**Given passage:**
5.6Voluntary termination
5.6.1Full Affiliate or Associate members may terminate their membership with RETOSA by giving three (3) months written notice of their intention to terminate such membership, provided that all outstanding fees shall have been paid in full, such notices shall be submitted to RETOSA Secretariat.

Article 6 – Cooperation

RETOSA may negotiate and sign tourism agreements or enter into any formal or informal cooperation arrangements with non-member States, national bodies, inter-governmental, regional or any international organisations and, non-governmental bodies and private sector enterprises, on such terms as it deems fit. The establishment, conditions and terms of such cooperation shall be defined in each case according to prevailing situations, by a majority of votes of the members of the Board of Directors present and voting and the Board of Directors shall have the power to delegate such authority to the Executive Director.

Article 7 – Organisation and structures

7.1The principal organs of RETOSA shall be the Board of Directors; the Executive Director; the Secretariat; and any Committee established by the Board of Directors, in terms of the provisions of this Charter.
7.2Board of Directors
7.2.1The Board of Directors shall comprise the following:
i)One person from the public sector with voting powers, representing each Member State and nominated from national public sector organisations, having full membership of RETOSA.
ii)One person from the private sector with voting powers, representing each Member State nominated from national private organisations having full membership of RETOSA.
iii)One person with no voting powers, representing the SADC Tourism Sector.
iv)A representative of the SADC Secretariat, who shall have no voting powers.
v)The Executive Director who shall be an ex officio member with no voting powers.
7.3Election of office bearers
7.3.1Office bearers shall be elected for a period of one (1) year.
i)The Chairman shall be elected from either the public or private sector representative from any one Member State and, may not offer himself for re­ election other than as Vice Chairman in accordance with the principle of rotation.
ii)Vice-Chairman provided for herein shall be elected from whichever sector not represented by the Chairman and from any other Member State other than that of the Chairman and, may not offer himself for re-election other than in accordance with the principle of rotation.
iii)The Executive Director shall be the Secretary of the Board of Directors of RETOSA and shall have permanent membership thereof.
iv)In the absence of the Chairman the Vice-Chairman shall chair the meetings and, in the absence of both Chairman and Vice-Chairman, any other Board Member shall be elected as Chairman for that specific meeting.
v)In the event that the office of Chairman becomes vacant for any reason, before the Annual General Meeting at which a new Chairman shall be elected, the Member State holding the Chairmanship shall appoint a substitute from the same sector for the remaining period of the Chairmanship.

**Task requirements:**
(a) Answer these questions using the RETOSA charter excerpt:
(i) How much written notice must a Full Affiliate or Associate member give to terminate its membership?
(ii) For what period are office bearers elected?
(iii) Who serves as Secretary of the Board of Directors?
(b) Carry on the RETOSA charter excerpt from the point where it stops.
The data that follows was drawn from a different source than the RETOSA charter excerpt.

**The data:**
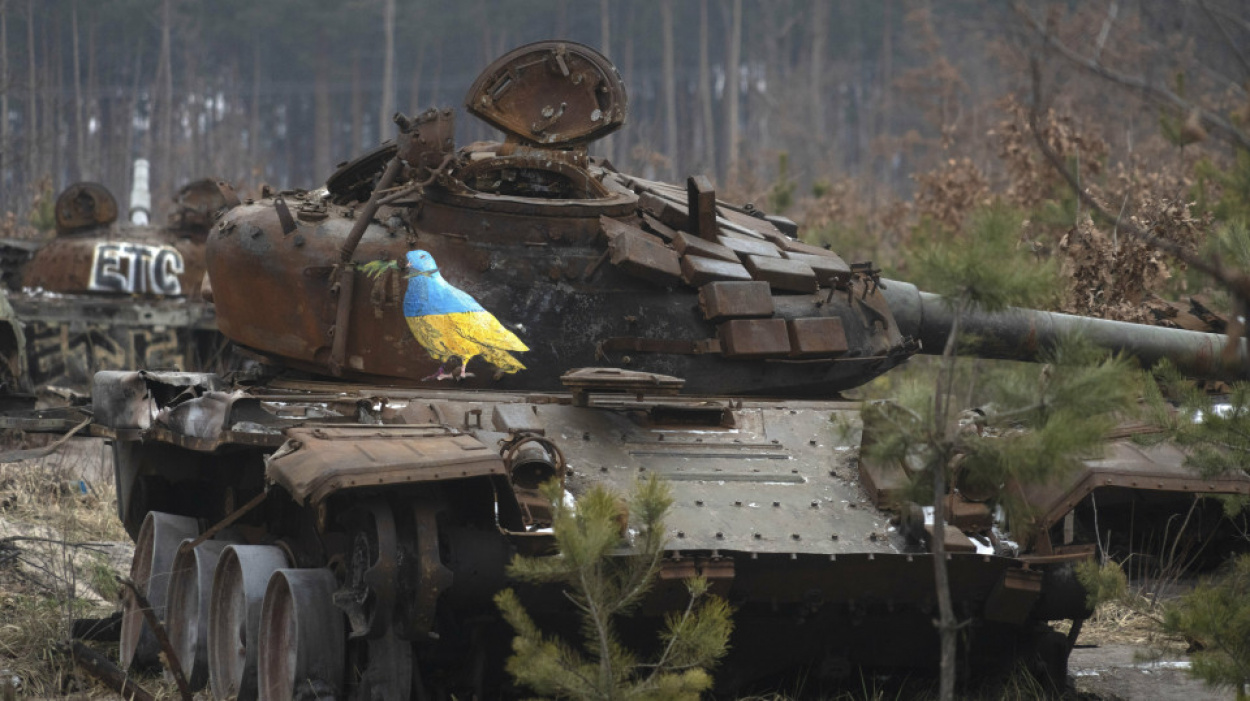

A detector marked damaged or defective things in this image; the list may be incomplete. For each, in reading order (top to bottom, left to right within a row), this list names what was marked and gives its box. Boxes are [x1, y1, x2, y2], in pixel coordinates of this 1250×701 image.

**Results in order:**
(a)
(i) Three (3) months.
(ii) One (1) year.
(iii) The Executive Director.

(b)
vi)Only members whose dues have been paid in full up to and including the intended year of office for which elections are taking place, shall be eligible to stand and vote in elections.
7.4Terms of office for Directors
7.4.1Directors shall serve a term of office to be determined annually by their Governments and their national private sector umbrella organisations, respectively.
7.4.2Functions of the Board of Directors
7.4.2.1The Board of Directors shall be the governing body of RETOSA, responsible for the overall direction of the activities and programmes of the Organisation. The Board shall seek to ensure that the policy and decisions of the Committee of SADC Tourism Ministers are carried out. The powers and functions of the Board of Directors shall be to:
i)Take any appropriate action to implement decisions and recommendations of the Annual General Meeting (AGM) and report to it;
ii)Receive, consider, and approve before submission to the AGM or the Committee of SADC Tourism Ministers, reports from the Secretariat;
iii)Examine and endorse the annual budget and audited financial statements of RETOSA prepared by the Secretariat and make any recommendations on financial matters;
iv)Determine in what proportion members of RETOSA shall bear the expenses of the Organisation;
v)Select, recruit, appoint and discipline the Executive Director;
vi)Establish any ad hoc or project committees of RETOSA and any such other technical committees as shall be necessary for the conduct of the work of RETOSA;
vii)Co-opt any person to assist in the work of the Board of Directors as it deems fit from time to time;
viii)Perform all such other functions as may be deemed necessary to fulfil the objectives of RETOSA.
7.5Secretariat
7.5.1The Secretariat of RETOSA shall be headed by an Executive Director appointed by, and reporting to the Board and shall include any support staff permanently or temporarily employed by RETOSA.
7.5.2The Secretariat shall have functional representation at any subsidiary RETOSA office.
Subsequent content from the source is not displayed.